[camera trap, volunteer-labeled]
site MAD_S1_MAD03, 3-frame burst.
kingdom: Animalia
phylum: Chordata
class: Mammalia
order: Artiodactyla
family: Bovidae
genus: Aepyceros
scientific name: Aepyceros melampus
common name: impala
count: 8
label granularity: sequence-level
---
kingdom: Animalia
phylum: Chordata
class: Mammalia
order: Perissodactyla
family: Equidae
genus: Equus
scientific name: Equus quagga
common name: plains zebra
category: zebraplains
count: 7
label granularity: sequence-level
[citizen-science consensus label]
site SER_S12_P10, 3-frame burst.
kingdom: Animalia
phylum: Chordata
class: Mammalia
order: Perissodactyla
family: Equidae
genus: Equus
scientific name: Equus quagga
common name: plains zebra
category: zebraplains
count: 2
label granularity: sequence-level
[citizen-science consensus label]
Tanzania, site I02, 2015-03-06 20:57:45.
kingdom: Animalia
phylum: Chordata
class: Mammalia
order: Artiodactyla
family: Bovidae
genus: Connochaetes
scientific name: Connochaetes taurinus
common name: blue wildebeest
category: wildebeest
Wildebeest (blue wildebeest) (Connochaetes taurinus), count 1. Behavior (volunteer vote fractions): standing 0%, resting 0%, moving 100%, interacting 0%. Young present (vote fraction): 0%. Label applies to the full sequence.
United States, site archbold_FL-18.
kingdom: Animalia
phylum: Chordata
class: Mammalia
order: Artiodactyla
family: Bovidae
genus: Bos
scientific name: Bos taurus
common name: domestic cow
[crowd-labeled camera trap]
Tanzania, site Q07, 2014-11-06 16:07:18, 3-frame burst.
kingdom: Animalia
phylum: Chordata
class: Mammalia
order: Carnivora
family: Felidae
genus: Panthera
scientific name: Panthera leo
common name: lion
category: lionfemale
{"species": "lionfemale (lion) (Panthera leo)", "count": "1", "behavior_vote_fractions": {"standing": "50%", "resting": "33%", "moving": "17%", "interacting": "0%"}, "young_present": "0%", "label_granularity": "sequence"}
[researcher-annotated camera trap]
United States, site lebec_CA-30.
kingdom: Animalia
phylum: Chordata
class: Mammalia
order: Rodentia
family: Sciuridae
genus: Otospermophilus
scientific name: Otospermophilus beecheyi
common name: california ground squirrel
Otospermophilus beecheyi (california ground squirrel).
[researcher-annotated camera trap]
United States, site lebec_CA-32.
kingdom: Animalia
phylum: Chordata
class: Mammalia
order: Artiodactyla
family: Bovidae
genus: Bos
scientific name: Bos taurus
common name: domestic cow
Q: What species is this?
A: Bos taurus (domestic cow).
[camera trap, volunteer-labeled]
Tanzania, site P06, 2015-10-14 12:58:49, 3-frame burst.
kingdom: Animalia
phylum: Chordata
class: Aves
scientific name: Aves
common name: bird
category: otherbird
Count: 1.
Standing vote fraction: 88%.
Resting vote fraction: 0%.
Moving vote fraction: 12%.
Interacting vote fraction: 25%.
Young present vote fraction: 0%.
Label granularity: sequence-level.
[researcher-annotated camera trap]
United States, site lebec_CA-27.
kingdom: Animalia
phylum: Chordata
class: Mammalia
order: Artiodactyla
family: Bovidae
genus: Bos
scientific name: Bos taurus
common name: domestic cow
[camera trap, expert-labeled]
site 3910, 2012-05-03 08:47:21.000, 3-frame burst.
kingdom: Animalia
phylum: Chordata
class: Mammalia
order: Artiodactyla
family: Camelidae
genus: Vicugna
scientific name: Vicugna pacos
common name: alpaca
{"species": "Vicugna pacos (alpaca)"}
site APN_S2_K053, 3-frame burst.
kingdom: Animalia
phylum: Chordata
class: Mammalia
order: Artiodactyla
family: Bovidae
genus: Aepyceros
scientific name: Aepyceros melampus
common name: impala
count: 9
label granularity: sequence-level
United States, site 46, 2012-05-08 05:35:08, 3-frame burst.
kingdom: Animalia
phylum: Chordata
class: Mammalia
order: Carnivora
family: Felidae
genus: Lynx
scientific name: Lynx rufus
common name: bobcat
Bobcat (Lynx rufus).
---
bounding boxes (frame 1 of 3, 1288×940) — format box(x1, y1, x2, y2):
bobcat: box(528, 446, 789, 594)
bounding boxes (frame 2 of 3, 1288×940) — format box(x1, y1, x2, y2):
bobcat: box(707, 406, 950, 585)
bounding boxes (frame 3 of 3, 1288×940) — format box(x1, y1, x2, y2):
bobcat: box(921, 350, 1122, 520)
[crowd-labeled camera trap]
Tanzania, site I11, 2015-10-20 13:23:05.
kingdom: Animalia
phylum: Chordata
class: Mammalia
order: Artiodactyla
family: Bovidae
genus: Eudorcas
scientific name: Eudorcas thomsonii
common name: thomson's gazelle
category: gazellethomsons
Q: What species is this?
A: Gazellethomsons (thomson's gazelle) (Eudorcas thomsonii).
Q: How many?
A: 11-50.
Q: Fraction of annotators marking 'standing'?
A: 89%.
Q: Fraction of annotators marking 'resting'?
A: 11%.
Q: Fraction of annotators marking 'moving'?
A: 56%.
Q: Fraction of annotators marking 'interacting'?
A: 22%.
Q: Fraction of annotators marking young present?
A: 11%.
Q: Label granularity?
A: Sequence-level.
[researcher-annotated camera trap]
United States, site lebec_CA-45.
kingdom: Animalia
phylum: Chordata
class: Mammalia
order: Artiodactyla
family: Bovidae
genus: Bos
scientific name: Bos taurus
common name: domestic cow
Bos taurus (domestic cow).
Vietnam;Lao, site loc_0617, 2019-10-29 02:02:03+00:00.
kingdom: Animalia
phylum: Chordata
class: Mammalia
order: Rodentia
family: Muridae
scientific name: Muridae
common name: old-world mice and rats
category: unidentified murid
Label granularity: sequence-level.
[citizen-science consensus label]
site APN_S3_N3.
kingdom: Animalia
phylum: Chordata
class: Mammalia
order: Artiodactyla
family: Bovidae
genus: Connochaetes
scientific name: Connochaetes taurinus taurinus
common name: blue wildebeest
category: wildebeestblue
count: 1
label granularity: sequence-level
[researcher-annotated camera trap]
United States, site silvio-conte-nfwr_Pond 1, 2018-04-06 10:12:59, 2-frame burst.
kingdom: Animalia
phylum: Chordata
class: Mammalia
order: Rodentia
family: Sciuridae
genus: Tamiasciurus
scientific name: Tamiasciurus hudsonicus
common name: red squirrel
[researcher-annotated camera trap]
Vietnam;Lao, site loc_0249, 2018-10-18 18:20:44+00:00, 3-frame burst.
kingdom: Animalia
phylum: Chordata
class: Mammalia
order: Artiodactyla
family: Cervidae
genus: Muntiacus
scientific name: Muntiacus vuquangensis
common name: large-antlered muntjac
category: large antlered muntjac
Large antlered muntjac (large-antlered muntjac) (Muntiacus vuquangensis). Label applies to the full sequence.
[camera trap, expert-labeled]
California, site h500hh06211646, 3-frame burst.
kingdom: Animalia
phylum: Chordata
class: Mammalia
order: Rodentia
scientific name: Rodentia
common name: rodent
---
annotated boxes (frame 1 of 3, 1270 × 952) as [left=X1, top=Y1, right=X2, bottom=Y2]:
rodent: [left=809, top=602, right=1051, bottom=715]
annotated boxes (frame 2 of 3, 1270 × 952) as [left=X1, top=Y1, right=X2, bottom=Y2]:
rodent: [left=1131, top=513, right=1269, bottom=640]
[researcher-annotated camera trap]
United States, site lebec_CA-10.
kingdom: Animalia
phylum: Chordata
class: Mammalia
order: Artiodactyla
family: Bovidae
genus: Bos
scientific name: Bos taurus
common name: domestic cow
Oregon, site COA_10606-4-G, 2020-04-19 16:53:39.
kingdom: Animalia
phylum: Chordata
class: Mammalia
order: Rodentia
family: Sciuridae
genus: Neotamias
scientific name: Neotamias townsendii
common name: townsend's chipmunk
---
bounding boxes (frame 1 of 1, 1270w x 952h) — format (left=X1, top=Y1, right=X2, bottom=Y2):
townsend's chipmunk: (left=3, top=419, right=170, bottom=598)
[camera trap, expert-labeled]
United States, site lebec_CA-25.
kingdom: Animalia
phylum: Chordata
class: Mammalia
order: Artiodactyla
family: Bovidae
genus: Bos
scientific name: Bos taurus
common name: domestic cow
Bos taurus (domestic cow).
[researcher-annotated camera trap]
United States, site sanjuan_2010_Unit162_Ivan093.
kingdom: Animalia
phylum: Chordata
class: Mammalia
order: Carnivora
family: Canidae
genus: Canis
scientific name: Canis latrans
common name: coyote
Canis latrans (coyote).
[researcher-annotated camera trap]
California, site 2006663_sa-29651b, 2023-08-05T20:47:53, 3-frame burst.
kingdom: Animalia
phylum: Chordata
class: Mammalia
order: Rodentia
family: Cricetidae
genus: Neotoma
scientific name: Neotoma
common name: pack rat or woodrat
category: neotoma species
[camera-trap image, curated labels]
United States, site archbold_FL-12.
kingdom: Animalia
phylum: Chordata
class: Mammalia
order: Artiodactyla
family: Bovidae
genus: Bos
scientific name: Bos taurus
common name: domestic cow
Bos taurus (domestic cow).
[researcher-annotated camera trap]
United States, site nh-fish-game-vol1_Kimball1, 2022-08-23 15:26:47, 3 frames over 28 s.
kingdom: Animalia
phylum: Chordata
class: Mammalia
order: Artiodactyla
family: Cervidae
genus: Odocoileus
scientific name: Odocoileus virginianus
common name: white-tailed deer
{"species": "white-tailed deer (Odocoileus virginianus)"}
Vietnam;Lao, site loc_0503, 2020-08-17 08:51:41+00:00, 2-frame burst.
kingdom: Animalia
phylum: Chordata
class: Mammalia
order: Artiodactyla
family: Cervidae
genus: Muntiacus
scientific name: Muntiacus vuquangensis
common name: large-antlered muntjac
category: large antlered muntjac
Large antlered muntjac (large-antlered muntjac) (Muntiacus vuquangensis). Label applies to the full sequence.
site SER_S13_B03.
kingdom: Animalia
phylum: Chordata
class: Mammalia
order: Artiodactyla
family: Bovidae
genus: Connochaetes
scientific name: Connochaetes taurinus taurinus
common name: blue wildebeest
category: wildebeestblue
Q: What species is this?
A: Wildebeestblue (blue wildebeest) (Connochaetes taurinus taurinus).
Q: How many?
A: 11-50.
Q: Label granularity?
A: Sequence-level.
·····
■ **TASK TO CARRY OUT**
Look over the data above and show each line that contains "Panthera".

■ **COMPLETED TASK**
genus: Panthera
scientific name: Panthera leo
{"species": "lionfemale (lion) (Panthera leo)", "count": "1", "behavior_vote_fractions": {"standing": "50%", "resting": "33%", "moving": "17%", "interacting": "0%"}, "young_present": "0%", "label_granularity": "sequence"}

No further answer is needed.